Mean Reversion Questions Answered

Let us help you answer some mean reversion questions.

At The Chartist, we preach strategy diversification. That is, using a variety of trading strategies to smooth or accelerate the overall performance of portfolios. Most people understand momentum-based systems. Today I wanted to address a few points of confusion around our mean reversion-based strategies.

First of all, let’s quickly go over what a mean reversion strategy is. Mean Reversion strategies aim to exploit quick and temporary price movements away from the overarching trend in the expectation that the price will return to its previous trajectory (in other words, revert to the mean). When done across a short time frame, our aim is to rack up many small incremental gains. The sum of which will hopefully provide a larger and stabler return.

Question 1 – We just exited that position, why are we re-entering?

This is one we often receive with regards to our High Frequency and ASX Weekly Swing strategies. It is not unusual to see the same signals repeat within short windows. Occasionally, the High Frequency Strategy will even have an exit and an entry signal for the same stock on the same day.

Let’s use the below AECOM chart from the High Frequency Strategy last month to demonstrate. Visually, this chart is a great example of what a mean reversion strategy is looking for. We can see a nice upward trend, a slight drop-off, and then a quick snap back to the upward trend, which then repeats.

If we had bought and held this same stock in one trade for the same period, we would have been worse off compared to the multiple trades.

Question 2 – Wouldn’t it have been better to hold this stock for longer?

Often, the quick exit of a mean reversion strategy can look less than ideal on a chart. Take the below chart from Marvell Technology, for example. We can see our entry has worked nicely, but our exit has left some profit behind in the following days.

While the question is true for the first trade in the MRVL chart pictured, it wouldn’t have worked out as well for the second trade or for any of the trades from the Aecom chart above.
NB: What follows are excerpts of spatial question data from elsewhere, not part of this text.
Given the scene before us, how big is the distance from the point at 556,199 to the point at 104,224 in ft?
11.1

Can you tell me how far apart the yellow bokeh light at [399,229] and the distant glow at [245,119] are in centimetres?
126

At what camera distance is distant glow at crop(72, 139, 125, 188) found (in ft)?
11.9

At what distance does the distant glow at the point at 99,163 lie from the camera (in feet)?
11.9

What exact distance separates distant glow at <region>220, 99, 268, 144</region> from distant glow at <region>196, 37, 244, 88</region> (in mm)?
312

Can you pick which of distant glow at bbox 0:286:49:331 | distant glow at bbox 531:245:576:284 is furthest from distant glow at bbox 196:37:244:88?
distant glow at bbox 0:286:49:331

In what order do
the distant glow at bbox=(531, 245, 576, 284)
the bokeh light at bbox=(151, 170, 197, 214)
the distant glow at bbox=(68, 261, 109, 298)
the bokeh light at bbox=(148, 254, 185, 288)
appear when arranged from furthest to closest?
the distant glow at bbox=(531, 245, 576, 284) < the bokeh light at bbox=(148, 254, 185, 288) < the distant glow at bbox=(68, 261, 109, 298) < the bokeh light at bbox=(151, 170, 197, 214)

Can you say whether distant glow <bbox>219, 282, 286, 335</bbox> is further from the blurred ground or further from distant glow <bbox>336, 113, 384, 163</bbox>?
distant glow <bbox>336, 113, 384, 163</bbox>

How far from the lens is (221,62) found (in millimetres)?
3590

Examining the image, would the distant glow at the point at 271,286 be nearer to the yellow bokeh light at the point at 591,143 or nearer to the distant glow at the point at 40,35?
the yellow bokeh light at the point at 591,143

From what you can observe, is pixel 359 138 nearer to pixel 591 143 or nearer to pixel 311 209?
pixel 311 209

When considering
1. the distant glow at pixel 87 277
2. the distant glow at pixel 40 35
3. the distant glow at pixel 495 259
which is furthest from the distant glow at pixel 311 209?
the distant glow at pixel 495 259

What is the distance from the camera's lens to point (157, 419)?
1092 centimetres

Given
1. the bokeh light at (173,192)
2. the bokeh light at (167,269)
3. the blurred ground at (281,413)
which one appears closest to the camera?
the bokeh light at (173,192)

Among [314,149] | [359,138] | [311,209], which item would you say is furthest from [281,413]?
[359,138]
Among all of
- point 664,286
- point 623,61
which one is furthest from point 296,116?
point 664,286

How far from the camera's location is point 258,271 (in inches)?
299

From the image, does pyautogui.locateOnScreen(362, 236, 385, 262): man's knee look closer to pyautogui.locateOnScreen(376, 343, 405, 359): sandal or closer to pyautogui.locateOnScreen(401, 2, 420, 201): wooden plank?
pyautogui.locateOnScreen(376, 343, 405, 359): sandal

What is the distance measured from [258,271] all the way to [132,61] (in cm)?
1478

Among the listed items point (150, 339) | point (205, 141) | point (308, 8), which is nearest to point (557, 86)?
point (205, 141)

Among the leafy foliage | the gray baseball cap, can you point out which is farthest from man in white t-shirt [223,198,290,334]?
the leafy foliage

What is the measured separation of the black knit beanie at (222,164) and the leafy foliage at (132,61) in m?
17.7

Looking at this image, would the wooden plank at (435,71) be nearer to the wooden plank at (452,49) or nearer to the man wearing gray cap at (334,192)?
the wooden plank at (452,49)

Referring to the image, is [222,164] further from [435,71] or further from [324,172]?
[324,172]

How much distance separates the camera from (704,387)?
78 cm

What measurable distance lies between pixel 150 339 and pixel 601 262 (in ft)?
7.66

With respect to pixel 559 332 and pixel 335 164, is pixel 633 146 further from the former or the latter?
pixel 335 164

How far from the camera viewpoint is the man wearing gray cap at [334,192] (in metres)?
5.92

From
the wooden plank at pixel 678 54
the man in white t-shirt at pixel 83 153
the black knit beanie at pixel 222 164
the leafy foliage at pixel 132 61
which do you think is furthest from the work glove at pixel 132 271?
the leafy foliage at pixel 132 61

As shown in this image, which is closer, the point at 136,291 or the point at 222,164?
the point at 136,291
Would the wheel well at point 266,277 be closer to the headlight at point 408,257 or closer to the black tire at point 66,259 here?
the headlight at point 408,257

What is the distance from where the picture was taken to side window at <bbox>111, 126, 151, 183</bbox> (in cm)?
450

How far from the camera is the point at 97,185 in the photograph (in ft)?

Remember, we’re playing a numbers game here, looking for many small gains rather than a few big ones. We’ve tested these rules across thousands of trades, and chosen the ones that result in the best performance overall.

Question 3 – I placed 20 orders and only got 3 fills; is this normal?

Usually, with this sort of strategy, our entry will be a limit order below the prevailing market price. We do this in anticipation that the price will fall before returning to or above the prior market price. We do not expect all these orders to be filled. A lower limit order aims to maximise the small gain received, while also attempting to avoid entering sideways-moving trades and losing out on the commision.

The below chart marks entry orders for the following day with green arrows; you can see most of them were not filled as the limit was not met.

Question 4 – What broker should I use for these strategies?

For strategies operating at such a high frequency, a broker with a very low commission is essential. This largely limits the strategies to the US market where commissions are lower. We have however developed a variant, the ASX Weekly Swing Strategy, which is designed to operate on a slightly longer time frame using fixed commissions and less entries, to reduce commission drag.

Furthermore, since you’re likely to be placing large quantities of orders, you’ll want to use a broker that facilitates bulk order placement via sheet upload or API.

Hopefully this has given you some insight into Mean Reversion strategies, and how they can be used in tandem with longer term trend following or momentum strategies.